The biography of the character may give us some clues: vlad drăgoi (in lowercase, mind you!) is 26 years-old, seems to live in a dysfunctional family, is obviously very poor (claims that he would be happy with a Happy Meal a day), always looks for jobs, but never seems to get one, so he resumes playing Angry Birds or sending death threats to TV stars... oh, and as the back cover says, "there are a few very beautiful love stories"... Sarcastic or not, the love poems contain a very distorted definition of love, if existent. Intriguingly, the cruelty of the character does not belong exactly to the S&M territory - as a review on the book stated, he merely explores the effects of destruction, one that is not felt as evil since there is no good or evil here, no metaphysics, just impulses, actions, reactions...

Did an innocent little murder ever crossed your mind while waiting in an enormous queue or being interrupted just as you were about to finish the #@! level!? Try this - though I don't know if you're feel any better. This book, as a whole, is uncompromising (not even the so-called "love poems" are easy to swallow) and hard to forget, but the texts, as intense as they are, suffer from predictability (almost identical epic formula) and most of what the author had to say was already said in the first two cycles (though I'm personally more fond of the "gonzo" poems and the disturbingly fascinating "undertile people"). And some of the last poems in the book are simply not on the same par... though the ending is definitely surprising: for the first time apparently, vlad drăgoi makes a concession, leaving a seat for an "ugly lady" and thinking something else than what he had accomplished - the beginning of a different age, point at which the psychic impulse and the physical action are no longer the same! Of course, this was a rather unlikely trigger, but, then again, everything in the book is in a conceptual logic different from that of our reality. Fortunately!

Methods may remain a classic example of rough-edged minimalism - rough-edged and double-edged. Leaving little to no space to (we could say) "poetic emotion", Vlad Drăgoi is radical and, for that reason, prone to the pitfalls of his radicalism. Nevertheless, texts such as "the chickenpox poem" promise an ingenious conceptual poet. He is also noted for being one of the several Romanian poets who have included in their 2013 books references to video game culture. The action/horror/porn B-movie references are also there. One rather conservative critic, Alex Goldiș, complained about the fact that young poets such as Drăgoi now have the "bad habit" of drawing models from mass-media culture instead of books. I'd say this was inevitable - and, if else, Methods will still be discussed due to how symptomatic it is for today's society.
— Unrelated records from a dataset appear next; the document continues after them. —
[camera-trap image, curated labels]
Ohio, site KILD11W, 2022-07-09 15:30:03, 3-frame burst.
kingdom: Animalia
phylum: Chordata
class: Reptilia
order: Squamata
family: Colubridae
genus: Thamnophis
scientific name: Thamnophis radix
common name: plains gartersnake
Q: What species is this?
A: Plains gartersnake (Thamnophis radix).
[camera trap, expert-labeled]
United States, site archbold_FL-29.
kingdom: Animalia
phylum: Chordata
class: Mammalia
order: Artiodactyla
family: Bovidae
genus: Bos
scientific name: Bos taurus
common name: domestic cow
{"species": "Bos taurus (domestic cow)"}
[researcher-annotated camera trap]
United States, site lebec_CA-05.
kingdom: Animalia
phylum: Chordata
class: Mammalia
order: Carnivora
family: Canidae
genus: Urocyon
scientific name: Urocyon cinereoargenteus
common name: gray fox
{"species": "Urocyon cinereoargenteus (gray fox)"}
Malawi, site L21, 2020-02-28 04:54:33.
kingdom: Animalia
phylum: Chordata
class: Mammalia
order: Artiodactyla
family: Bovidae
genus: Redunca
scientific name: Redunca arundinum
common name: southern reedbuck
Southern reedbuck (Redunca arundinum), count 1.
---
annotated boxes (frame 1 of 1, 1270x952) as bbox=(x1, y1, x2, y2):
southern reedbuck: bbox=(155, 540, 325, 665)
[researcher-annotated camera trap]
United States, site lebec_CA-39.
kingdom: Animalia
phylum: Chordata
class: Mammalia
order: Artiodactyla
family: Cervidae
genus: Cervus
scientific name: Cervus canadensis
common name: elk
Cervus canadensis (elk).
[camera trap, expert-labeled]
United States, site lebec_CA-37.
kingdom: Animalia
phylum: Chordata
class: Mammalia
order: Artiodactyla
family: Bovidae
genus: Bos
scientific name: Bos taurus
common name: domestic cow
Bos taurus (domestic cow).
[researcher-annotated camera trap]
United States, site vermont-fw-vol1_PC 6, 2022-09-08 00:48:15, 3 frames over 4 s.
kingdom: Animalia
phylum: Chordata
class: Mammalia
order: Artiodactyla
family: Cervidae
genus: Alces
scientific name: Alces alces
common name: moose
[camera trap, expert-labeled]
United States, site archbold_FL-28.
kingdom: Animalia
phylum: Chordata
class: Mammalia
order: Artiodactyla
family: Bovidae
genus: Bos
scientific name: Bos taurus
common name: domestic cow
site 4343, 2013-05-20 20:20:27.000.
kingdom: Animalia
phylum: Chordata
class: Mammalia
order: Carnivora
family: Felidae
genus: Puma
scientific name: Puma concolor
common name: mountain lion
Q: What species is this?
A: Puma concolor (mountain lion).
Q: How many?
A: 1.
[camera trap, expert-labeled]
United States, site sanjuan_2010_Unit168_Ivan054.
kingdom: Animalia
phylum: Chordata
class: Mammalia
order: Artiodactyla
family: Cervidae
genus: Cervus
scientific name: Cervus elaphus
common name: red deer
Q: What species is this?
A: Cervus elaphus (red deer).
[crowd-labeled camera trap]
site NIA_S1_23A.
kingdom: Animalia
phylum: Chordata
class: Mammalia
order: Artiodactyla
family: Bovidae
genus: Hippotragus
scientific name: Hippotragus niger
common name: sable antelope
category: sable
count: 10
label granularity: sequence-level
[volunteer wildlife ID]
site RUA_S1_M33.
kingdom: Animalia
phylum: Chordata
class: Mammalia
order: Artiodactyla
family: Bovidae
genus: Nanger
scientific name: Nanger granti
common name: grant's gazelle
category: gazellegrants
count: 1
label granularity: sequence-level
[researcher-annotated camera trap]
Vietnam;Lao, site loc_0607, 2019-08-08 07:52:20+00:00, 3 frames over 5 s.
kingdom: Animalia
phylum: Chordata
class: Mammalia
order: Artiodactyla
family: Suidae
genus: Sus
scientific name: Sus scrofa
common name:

As I previously said though, the author does not leave any traces of moral - and we can guess from the back cover that is intended to be a sort of "history of violence" (also the title of a movie with Ed Harris), if not just what it is... a volume of extreme poetry.

Here are two mild, somewhat less cruel examples from the book (translated by me, may not be entirely right):

(micromethod 24)
take snails insert them
into a bag crush them show the
content to a mother with white short
hair the smile that you will
receive is for a good boy you are a good
boy don't forget that

(gonzo power)
you
only
have
to
hit
the
fly
on
the
other
side
of
the
net
so
that
it
does
not
fly
but
it
knows


message 2: by Jen (new)

Jen (jppoetryreader) | 1944 comments Mod
Great review, Yigru!

I tend to find that concept poetry is only appealing or interesting in the concept and not in the poems produced by the concept. Thanks for sparing us the more violent examples.

I agree that seeing more references to mass media and gaming is inevitable. In fact, I've been surprised that I haven't seen more of it already.